» Treść zadania 1
Która róża wygląda najgorzej według fragmentu?
» Treść zadania 2
Proszę przepisać część fragmentu, zaczynając od "Ból kręgosłupa- paskudna" i kończąc na "jest najbardziej widoczny.", i zamienić w niej słowo "Doniczki" na "Skrzynki".

» Pokazany fragment
━━━━━━

Ból kręgosłupa- paskudna sprawa. Wiem coś o tym, bo co jakiś czas coś mnie złamie i ciężko się wtedy ruszyć. Ja już zwalniam, szczególnie wiosną, bo czasami źle się to kończyło. Ale wiem jak ciężko przemówić sobie do rozsądku, kiedy widać tyle pracy do zrobienia. Doniczki wychodzą Ci cudne, ta drewniana wyszła najlepiej. Ale być może dlatego, że jest największa i efekt jest najbardziej widoczny.
Moje różyczki wszystkie bez wyjątku przycięłam poniżej kopczyka, ale wszystkie odbijają, to myślę, że będzie dobrze. Najgorzej wygląda Cherry Brandy, ale ona i w sezonie była najmarniejsza. Jak się nie uchowa, to wymienię ją na lepszy model :;230
Pozdrawiam i Wesołych świąt ;:196
Awatar użytkownika
dorotka350
-Moderator Forum-.
-Moderator Forum-.
Posty: 5520
Od: 26 maja 2014, o 20:18
Opryskiwacze MAROLEX: 1 szt.
Lokalizacja: mazowieckie

Re: Róże u Doroty - mój mały różany raj, sezon 2016

Post »

━━━━━━

» Zbiór danych

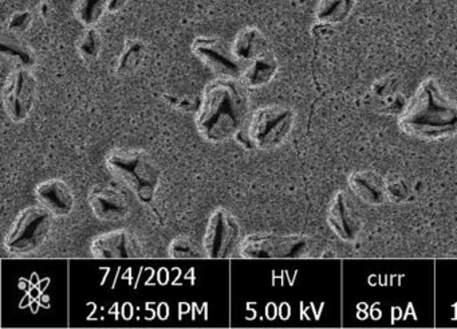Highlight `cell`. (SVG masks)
<instances>
[{
	"label": "cell",
	"mask_w": 457,
	"mask_h": 329,
	"mask_svg": "<svg viewBox=\"0 0 457 329\" xmlns=\"http://www.w3.org/2000/svg\"><path fill=\"white\" fill-rule=\"evenodd\" d=\"M109 173L144 205H151L162 181L154 157L141 148H114L105 156Z\"/></svg>",
	"instance_id": "2"
},
{
	"label": "cell",
	"mask_w": 457,
	"mask_h": 329,
	"mask_svg": "<svg viewBox=\"0 0 457 329\" xmlns=\"http://www.w3.org/2000/svg\"><path fill=\"white\" fill-rule=\"evenodd\" d=\"M294 112L287 106L267 105L256 109L247 128V139L253 148L267 151L277 148L290 133Z\"/></svg>",
	"instance_id": "4"
},
{
	"label": "cell",
	"mask_w": 457,
	"mask_h": 329,
	"mask_svg": "<svg viewBox=\"0 0 457 329\" xmlns=\"http://www.w3.org/2000/svg\"><path fill=\"white\" fill-rule=\"evenodd\" d=\"M33 21L34 15L30 10L14 13L7 22V31L22 36V34L28 33L29 29L33 26Z\"/></svg>",
	"instance_id": "20"
},
{
	"label": "cell",
	"mask_w": 457,
	"mask_h": 329,
	"mask_svg": "<svg viewBox=\"0 0 457 329\" xmlns=\"http://www.w3.org/2000/svg\"><path fill=\"white\" fill-rule=\"evenodd\" d=\"M357 0H318L315 20L326 25L345 22L352 14Z\"/></svg>",
	"instance_id": "16"
},
{
	"label": "cell",
	"mask_w": 457,
	"mask_h": 329,
	"mask_svg": "<svg viewBox=\"0 0 457 329\" xmlns=\"http://www.w3.org/2000/svg\"><path fill=\"white\" fill-rule=\"evenodd\" d=\"M87 202L92 208L93 215L101 222L113 224L124 221L130 214V206L127 198L116 189L105 184L93 187L87 195Z\"/></svg>",
	"instance_id": "10"
},
{
	"label": "cell",
	"mask_w": 457,
	"mask_h": 329,
	"mask_svg": "<svg viewBox=\"0 0 457 329\" xmlns=\"http://www.w3.org/2000/svg\"><path fill=\"white\" fill-rule=\"evenodd\" d=\"M250 98L239 79H218L203 90L196 127L203 140L219 144L234 138L247 119Z\"/></svg>",
	"instance_id": "1"
},
{
	"label": "cell",
	"mask_w": 457,
	"mask_h": 329,
	"mask_svg": "<svg viewBox=\"0 0 457 329\" xmlns=\"http://www.w3.org/2000/svg\"><path fill=\"white\" fill-rule=\"evenodd\" d=\"M146 55V45L143 39L130 38L127 39L117 58L114 73L119 77H128L135 74L143 65Z\"/></svg>",
	"instance_id": "15"
},
{
	"label": "cell",
	"mask_w": 457,
	"mask_h": 329,
	"mask_svg": "<svg viewBox=\"0 0 457 329\" xmlns=\"http://www.w3.org/2000/svg\"><path fill=\"white\" fill-rule=\"evenodd\" d=\"M168 254L172 258H197V257H200L196 246L186 235H179L175 240H172L170 248H168Z\"/></svg>",
	"instance_id": "19"
},
{
	"label": "cell",
	"mask_w": 457,
	"mask_h": 329,
	"mask_svg": "<svg viewBox=\"0 0 457 329\" xmlns=\"http://www.w3.org/2000/svg\"><path fill=\"white\" fill-rule=\"evenodd\" d=\"M39 205L50 211L57 218H65L76 207V195L62 179H47L41 181L34 190Z\"/></svg>",
	"instance_id": "11"
},
{
	"label": "cell",
	"mask_w": 457,
	"mask_h": 329,
	"mask_svg": "<svg viewBox=\"0 0 457 329\" xmlns=\"http://www.w3.org/2000/svg\"><path fill=\"white\" fill-rule=\"evenodd\" d=\"M38 82L30 69L15 68L7 76L2 90L4 111L12 122H23L36 105Z\"/></svg>",
	"instance_id": "5"
},
{
	"label": "cell",
	"mask_w": 457,
	"mask_h": 329,
	"mask_svg": "<svg viewBox=\"0 0 457 329\" xmlns=\"http://www.w3.org/2000/svg\"><path fill=\"white\" fill-rule=\"evenodd\" d=\"M278 71L279 63L274 53L269 50L247 63L239 80L247 89H259L269 85L277 76Z\"/></svg>",
	"instance_id": "12"
},
{
	"label": "cell",
	"mask_w": 457,
	"mask_h": 329,
	"mask_svg": "<svg viewBox=\"0 0 457 329\" xmlns=\"http://www.w3.org/2000/svg\"><path fill=\"white\" fill-rule=\"evenodd\" d=\"M191 50L195 57L199 58L216 76L224 79H240L242 76L243 63L235 57L232 46L219 37H197L192 42Z\"/></svg>",
	"instance_id": "7"
},
{
	"label": "cell",
	"mask_w": 457,
	"mask_h": 329,
	"mask_svg": "<svg viewBox=\"0 0 457 329\" xmlns=\"http://www.w3.org/2000/svg\"><path fill=\"white\" fill-rule=\"evenodd\" d=\"M0 52L17 68L30 69L31 71L37 65L36 52L18 34L10 33V31L2 34Z\"/></svg>",
	"instance_id": "14"
},
{
	"label": "cell",
	"mask_w": 457,
	"mask_h": 329,
	"mask_svg": "<svg viewBox=\"0 0 457 329\" xmlns=\"http://www.w3.org/2000/svg\"><path fill=\"white\" fill-rule=\"evenodd\" d=\"M90 253L95 258H140L144 257L140 238L129 229H117L97 235L90 243Z\"/></svg>",
	"instance_id": "8"
},
{
	"label": "cell",
	"mask_w": 457,
	"mask_h": 329,
	"mask_svg": "<svg viewBox=\"0 0 457 329\" xmlns=\"http://www.w3.org/2000/svg\"><path fill=\"white\" fill-rule=\"evenodd\" d=\"M296 245H299V240L295 237L255 232L243 238L239 253L247 259L279 258L290 256Z\"/></svg>",
	"instance_id": "9"
},
{
	"label": "cell",
	"mask_w": 457,
	"mask_h": 329,
	"mask_svg": "<svg viewBox=\"0 0 457 329\" xmlns=\"http://www.w3.org/2000/svg\"><path fill=\"white\" fill-rule=\"evenodd\" d=\"M240 234L237 216L226 207H218L211 213L203 237V249L207 258H224L231 253Z\"/></svg>",
	"instance_id": "6"
},
{
	"label": "cell",
	"mask_w": 457,
	"mask_h": 329,
	"mask_svg": "<svg viewBox=\"0 0 457 329\" xmlns=\"http://www.w3.org/2000/svg\"><path fill=\"white\" fill-rule=\"evenodd\" d=\"M53 218L54 215L44 206L23 208L4 237V249L12 256H26L38 250L49 238Z\"/></svg>",
	"instance_id": "3"
},
{
	"label": "cell",
	"mask_w": 457,
	"mask_h": 329,
	"mask_svg": "<svg viewBox=\"0 0 457 329\" xmlns=\"http://www.w3.org/2000/svg\"><path fill=\"white\" fill-rule=\"evenodd\" d=\"M76 47L79 58L87 65L97 63L101 52H103V37H101L100 31L96 28L85 29L84 33L77 41Z\"/></svg>",
	"instance_id": "18"
},
{
	"label": "cell",
	"mask_w": 457,
	"mask_h": 329,
	"mask_svg": "<svg viewBox=\"0 0 457 329\" xmlns=\"http://www.w3.org/2000/svg\"><path fill=\"white\" fill-rule=\"evenodd\" d=\"M128 0H108L109 14H117L127 6Z\"/></svg>",
	"instance_id": "21"
},
{
	"label": "cell",
	"mask_w": 457,
	"mask_h": 329,
	"mask_svg": "<svg viewBox=\"0 0 457 329\" xmlns=\"http://www.w3.org/2000/svg\"><path fill=\"white\" fill-rule=\"evenodd\" d=\"M108 13V0H76L74 17L85 28H95Z\"/></svg>",
	"instance_id": "17"
},
{
	"label": "cell",
	"mask_w": 457,
	"mask_h": 329,
	"mask_svg": "<svg viewBox=\"0 0 457 329\" xmlns=\"http://www.w3.org/2000/svg\"><path fill=\"white\" fill-rule=\"evenodd\" d=\"M232 52L240 63H250L263 53L269 52V39L262 30L253 26L242 29L232 42Z\"/></svg>",
	"instance_id": "13"
}]
</instances>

━━━━━━

» Oczekiwana odpowiedź 1
Cherry Brandy.

» Oczekiwana odpowiedź 2
Ból kręgosłupa- paskudna sprawa. Wiem coś o tym, bo co jakiś czas coś mnie złamie i ciężko się wtedy ruszyć. Ja już zwalniam, szczególnie wiosną, bo czasami źle się to kończyło. Ale wiem jak ciężko przemówić sobie do rozsądku, kiedy widać tyle pracy do zrobienia. Skrzynki wychodzą Ci cudne, ta drewniana wyszła najlepiej. Ale być może dlatego, że jest największa i efekt jest najbardziej widoczny.